Marcus glanced about the place, damp and dimly lit. His eyes lingered on each of the ugly, gloomy doors and he felt a tightness in his stomach at the prospect of entering one of them.
To his surprise, the cell where Princess Zelda was kept was clean, spacious, well-lit and tolerably furnished. Had it not been for the chains hanging from the walls, it could easily have been taken for an unremarkable household room.
At once he saw her, lying on a bed up against the wall, bound with fetters. The dress she was wearing struck him as odd. Nothing but the finest silk could make it as smooth and gleaming as that. Next to the bed was an upholstered chair with its padded seat curved in. Marcus touched it. It was still warm.
“She just had a visitor. Who was it?”
The warden, an old, bleary-eyed man, shrugged, and in a secretive manner, cast his eyes askance.
There was a hidden door on the sidewall. Marcus walked over at once and felt along its edges. It seemed to be a sturdy door, securely shut. No handles, no knobs. It must always be operated from the other side.
“Where does it lead?” he asked.
The old man shook his head, looking sheepish, or, Marcus thought later on, frightened.
He walked back to Zelda, and his heart pounded as he gazed down at her. No matter how peculiarly it had struck him in the first place, he had to admit that the creamy dress fit her stately, curvaceous figure well.
She looked serene.
“Zeleanda …” he whispered softly in her ear.
Her head moved slightly, and a frown ruffled her forehead.
“I am Marcus.”
The furrows on her forehead deepened, and her eyelids fluttered.

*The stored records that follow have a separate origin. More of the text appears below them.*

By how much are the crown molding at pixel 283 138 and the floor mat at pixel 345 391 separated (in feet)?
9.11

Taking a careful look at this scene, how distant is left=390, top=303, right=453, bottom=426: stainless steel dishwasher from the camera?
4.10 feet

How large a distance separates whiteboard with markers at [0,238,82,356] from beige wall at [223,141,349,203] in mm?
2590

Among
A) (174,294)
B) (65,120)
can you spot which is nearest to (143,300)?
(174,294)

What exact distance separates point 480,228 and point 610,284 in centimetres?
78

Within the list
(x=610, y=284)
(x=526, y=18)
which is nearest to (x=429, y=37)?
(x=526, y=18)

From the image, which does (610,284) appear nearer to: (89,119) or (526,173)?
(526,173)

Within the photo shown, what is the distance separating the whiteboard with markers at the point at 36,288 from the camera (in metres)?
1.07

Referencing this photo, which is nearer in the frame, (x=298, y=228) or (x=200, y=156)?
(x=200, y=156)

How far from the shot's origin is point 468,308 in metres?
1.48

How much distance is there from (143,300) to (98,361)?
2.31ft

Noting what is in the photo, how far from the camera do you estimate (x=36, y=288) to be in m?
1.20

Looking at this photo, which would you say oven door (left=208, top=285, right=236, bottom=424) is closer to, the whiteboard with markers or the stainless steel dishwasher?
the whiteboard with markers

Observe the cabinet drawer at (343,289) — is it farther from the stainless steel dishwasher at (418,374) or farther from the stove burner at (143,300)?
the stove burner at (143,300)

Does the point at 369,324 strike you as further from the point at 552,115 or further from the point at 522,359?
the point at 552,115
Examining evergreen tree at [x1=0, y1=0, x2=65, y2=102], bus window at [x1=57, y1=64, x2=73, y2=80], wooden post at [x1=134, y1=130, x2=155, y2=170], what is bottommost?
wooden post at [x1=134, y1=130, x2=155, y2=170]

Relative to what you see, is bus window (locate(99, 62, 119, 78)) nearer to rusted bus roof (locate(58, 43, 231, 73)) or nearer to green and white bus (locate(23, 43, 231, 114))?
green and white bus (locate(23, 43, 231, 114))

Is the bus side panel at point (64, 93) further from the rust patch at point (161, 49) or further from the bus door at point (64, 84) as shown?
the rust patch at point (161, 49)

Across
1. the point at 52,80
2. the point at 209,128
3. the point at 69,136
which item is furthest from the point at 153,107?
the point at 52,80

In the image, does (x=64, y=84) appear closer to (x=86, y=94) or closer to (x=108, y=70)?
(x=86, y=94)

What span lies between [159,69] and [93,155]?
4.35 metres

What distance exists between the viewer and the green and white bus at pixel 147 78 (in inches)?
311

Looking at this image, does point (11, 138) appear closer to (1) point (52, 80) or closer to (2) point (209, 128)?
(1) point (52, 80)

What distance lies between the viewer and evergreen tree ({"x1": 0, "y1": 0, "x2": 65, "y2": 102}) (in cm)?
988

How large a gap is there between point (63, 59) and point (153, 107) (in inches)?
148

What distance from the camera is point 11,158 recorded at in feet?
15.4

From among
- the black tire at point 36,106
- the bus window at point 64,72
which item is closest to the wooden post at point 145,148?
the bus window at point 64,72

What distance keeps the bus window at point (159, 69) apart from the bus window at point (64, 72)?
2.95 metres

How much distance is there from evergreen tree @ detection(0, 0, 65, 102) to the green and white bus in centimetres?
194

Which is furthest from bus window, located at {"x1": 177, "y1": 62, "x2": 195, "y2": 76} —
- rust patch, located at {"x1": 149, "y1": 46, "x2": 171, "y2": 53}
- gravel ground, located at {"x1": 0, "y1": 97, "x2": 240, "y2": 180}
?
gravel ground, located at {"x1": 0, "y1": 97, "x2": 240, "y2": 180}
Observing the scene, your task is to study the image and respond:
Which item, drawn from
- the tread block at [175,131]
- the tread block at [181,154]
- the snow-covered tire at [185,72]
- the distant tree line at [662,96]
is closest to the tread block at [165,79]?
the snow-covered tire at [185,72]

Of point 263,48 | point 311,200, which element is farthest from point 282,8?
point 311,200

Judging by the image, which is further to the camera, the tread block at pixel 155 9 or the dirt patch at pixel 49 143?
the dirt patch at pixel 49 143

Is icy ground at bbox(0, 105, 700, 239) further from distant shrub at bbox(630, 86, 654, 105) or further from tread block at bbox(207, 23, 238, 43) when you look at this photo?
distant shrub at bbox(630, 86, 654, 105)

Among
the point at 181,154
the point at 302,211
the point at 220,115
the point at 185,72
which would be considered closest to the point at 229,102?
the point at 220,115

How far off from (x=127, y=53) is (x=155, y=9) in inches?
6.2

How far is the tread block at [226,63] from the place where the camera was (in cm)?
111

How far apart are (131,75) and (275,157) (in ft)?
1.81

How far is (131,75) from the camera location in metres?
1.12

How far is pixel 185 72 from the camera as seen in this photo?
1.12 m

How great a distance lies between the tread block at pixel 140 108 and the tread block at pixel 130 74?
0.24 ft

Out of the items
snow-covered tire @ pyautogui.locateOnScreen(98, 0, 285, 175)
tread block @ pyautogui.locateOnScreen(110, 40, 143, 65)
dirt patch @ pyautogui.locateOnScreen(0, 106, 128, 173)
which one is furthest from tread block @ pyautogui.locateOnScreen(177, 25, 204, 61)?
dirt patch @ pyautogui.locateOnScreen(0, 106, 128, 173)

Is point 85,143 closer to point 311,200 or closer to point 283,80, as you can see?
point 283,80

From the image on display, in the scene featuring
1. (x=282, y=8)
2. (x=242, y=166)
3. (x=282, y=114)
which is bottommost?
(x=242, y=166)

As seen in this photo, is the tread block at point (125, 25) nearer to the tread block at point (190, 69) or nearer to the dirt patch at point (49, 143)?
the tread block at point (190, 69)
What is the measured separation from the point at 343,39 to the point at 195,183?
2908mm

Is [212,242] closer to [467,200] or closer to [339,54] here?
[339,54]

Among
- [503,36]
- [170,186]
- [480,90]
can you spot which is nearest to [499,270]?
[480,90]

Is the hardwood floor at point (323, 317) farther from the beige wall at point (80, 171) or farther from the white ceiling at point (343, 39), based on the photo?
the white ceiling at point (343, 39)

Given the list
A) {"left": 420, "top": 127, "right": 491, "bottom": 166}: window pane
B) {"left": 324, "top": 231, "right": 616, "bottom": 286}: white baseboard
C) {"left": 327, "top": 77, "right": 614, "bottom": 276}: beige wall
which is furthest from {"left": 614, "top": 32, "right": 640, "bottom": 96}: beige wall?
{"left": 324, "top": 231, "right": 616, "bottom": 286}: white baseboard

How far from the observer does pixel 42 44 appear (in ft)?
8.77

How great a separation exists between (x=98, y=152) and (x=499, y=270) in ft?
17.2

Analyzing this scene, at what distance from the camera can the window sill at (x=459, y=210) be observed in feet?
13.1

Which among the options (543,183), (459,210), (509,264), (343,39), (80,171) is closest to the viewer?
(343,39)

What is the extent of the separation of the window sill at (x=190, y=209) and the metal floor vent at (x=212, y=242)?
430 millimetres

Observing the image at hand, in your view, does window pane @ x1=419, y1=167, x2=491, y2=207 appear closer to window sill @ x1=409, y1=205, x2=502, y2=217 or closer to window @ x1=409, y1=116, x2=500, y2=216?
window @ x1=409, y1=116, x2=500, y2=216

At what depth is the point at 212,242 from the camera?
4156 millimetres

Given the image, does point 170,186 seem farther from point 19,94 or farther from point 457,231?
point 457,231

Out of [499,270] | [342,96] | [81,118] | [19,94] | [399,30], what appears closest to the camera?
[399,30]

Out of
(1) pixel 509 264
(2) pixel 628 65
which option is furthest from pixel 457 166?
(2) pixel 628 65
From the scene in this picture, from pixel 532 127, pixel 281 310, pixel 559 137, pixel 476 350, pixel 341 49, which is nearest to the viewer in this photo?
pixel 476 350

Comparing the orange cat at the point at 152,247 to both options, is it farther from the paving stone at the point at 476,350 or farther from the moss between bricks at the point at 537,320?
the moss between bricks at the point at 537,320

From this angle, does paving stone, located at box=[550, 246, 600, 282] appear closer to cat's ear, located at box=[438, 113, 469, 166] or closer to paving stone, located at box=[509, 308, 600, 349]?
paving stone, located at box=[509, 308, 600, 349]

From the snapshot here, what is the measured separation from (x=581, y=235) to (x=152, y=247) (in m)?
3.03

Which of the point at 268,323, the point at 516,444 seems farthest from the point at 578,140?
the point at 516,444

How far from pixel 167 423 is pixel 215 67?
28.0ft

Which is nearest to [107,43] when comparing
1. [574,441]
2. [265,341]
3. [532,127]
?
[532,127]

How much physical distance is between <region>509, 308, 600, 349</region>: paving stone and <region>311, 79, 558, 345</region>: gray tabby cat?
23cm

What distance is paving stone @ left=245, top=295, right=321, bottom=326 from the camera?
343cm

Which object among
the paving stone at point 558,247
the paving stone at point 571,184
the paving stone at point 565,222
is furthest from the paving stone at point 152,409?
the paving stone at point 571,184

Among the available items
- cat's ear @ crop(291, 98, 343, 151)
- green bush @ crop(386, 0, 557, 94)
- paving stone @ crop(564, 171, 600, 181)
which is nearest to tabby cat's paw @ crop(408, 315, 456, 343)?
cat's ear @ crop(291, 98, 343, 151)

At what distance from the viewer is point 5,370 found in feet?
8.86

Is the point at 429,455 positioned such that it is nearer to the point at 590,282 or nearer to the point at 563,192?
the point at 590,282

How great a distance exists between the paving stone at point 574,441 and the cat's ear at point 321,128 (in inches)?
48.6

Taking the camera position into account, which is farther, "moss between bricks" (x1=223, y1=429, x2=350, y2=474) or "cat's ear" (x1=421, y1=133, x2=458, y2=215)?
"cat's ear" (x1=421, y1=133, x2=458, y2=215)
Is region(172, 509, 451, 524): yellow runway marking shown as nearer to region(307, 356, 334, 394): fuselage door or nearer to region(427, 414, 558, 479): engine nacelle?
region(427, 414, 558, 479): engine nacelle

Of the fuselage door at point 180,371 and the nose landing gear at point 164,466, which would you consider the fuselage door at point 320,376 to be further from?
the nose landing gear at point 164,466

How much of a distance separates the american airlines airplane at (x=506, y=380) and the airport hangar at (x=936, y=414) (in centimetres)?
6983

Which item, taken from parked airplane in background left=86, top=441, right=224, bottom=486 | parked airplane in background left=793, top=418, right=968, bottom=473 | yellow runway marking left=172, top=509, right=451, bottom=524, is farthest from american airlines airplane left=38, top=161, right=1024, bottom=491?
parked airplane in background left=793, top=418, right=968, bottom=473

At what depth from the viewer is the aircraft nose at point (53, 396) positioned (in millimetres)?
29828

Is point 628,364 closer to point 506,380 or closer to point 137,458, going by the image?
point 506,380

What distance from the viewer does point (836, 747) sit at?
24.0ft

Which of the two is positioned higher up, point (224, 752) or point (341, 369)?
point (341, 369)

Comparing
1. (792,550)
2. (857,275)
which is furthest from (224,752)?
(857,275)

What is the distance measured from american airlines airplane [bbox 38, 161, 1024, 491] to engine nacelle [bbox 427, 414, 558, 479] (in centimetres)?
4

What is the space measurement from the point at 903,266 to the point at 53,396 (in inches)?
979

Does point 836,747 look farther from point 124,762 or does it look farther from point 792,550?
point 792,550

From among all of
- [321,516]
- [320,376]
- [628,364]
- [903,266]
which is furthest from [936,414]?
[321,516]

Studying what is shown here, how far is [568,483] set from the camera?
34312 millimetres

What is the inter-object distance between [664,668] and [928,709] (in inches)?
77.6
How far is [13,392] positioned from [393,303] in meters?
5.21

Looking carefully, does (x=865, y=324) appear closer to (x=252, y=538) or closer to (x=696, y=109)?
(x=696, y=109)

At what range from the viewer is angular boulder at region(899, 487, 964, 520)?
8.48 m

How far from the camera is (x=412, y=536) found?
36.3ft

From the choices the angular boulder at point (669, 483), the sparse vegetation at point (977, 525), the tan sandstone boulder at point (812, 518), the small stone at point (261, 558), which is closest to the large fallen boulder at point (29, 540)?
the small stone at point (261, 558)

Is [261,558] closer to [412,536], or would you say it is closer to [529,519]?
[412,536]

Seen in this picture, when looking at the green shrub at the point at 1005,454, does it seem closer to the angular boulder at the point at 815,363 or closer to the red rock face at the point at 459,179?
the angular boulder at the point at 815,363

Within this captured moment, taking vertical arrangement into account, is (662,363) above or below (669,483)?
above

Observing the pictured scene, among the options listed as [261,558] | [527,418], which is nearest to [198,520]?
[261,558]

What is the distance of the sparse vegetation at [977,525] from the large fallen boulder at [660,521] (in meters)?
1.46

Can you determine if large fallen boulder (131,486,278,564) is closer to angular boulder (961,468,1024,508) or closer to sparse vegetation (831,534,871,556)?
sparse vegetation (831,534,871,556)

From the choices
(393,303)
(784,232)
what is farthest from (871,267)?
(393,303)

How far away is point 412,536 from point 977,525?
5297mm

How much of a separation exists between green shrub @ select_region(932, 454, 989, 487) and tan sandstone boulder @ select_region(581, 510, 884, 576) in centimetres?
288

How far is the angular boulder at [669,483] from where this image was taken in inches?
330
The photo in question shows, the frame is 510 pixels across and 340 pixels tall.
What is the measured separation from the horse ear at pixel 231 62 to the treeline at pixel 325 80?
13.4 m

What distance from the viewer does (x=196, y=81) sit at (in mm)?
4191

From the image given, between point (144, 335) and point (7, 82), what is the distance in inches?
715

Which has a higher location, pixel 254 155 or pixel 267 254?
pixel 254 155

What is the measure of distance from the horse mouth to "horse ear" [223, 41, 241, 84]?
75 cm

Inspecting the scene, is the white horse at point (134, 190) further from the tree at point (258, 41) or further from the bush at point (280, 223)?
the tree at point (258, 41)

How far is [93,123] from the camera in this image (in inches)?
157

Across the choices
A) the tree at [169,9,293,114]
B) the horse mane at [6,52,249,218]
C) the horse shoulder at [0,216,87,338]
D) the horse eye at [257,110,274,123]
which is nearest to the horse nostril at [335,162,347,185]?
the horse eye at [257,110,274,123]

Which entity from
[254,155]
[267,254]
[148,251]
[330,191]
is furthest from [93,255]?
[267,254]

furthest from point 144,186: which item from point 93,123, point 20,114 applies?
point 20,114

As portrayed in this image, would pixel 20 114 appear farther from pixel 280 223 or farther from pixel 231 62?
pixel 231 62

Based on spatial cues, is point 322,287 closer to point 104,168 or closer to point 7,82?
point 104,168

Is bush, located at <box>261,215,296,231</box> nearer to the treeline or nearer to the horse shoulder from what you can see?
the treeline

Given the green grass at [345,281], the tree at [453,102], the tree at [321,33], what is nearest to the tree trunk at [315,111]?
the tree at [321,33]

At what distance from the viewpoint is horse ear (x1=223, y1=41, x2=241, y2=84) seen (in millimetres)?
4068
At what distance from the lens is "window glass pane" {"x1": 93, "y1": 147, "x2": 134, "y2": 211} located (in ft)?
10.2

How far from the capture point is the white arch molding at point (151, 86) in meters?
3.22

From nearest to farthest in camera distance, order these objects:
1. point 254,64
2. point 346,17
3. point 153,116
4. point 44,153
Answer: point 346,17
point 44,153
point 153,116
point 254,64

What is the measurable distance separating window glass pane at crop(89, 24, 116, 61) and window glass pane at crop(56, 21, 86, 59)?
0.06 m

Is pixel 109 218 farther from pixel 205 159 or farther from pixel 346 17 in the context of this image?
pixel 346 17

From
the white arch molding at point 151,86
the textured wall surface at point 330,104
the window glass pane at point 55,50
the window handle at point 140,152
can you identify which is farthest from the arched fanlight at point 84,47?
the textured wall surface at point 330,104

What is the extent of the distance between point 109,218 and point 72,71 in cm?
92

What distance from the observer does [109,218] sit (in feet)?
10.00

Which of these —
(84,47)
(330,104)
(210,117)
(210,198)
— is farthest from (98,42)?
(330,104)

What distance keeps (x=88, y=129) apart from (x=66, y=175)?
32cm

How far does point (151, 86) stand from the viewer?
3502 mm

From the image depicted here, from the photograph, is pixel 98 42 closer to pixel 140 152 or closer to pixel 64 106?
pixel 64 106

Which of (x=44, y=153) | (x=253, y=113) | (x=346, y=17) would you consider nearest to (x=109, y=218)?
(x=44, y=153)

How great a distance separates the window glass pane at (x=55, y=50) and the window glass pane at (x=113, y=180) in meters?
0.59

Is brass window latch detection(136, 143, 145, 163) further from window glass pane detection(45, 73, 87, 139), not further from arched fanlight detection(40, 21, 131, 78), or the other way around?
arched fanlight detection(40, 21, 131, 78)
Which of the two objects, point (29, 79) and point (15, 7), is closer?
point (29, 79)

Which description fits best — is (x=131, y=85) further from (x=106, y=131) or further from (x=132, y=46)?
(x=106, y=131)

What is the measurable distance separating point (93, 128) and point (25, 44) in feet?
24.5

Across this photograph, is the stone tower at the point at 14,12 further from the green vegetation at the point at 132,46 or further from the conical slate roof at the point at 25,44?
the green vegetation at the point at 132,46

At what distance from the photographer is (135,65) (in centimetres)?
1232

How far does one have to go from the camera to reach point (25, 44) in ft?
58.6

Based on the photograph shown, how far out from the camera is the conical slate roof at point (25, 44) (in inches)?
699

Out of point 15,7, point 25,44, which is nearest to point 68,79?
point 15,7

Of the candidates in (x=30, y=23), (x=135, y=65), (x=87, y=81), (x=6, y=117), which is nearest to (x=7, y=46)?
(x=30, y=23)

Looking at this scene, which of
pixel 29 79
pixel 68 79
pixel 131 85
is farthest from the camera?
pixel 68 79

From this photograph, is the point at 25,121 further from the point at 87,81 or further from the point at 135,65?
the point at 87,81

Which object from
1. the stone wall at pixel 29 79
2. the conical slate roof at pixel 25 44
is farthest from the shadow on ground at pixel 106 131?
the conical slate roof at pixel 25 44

“Marcus, I am Marcus,” he repeated.
For a moment, he thought he had her — the spark of recognition and joy in her half-opened eyes, but too fleeting to be certain.
“She can’t talk, your Highness.” The bleary-eyed warden said in a small, regretful voice. “Sino, we were ordered to keep her quiet all the time.”
“By whom?”
The old man trembled. “The … the … Queen, your Highness.”
“Why?” Marcus moaned.
“It must be that her Majesty the Queen was worried that Princess Zelda might say things that would harm you, your Highness. Don’t take it hard.” Higo answered shuffling his feet.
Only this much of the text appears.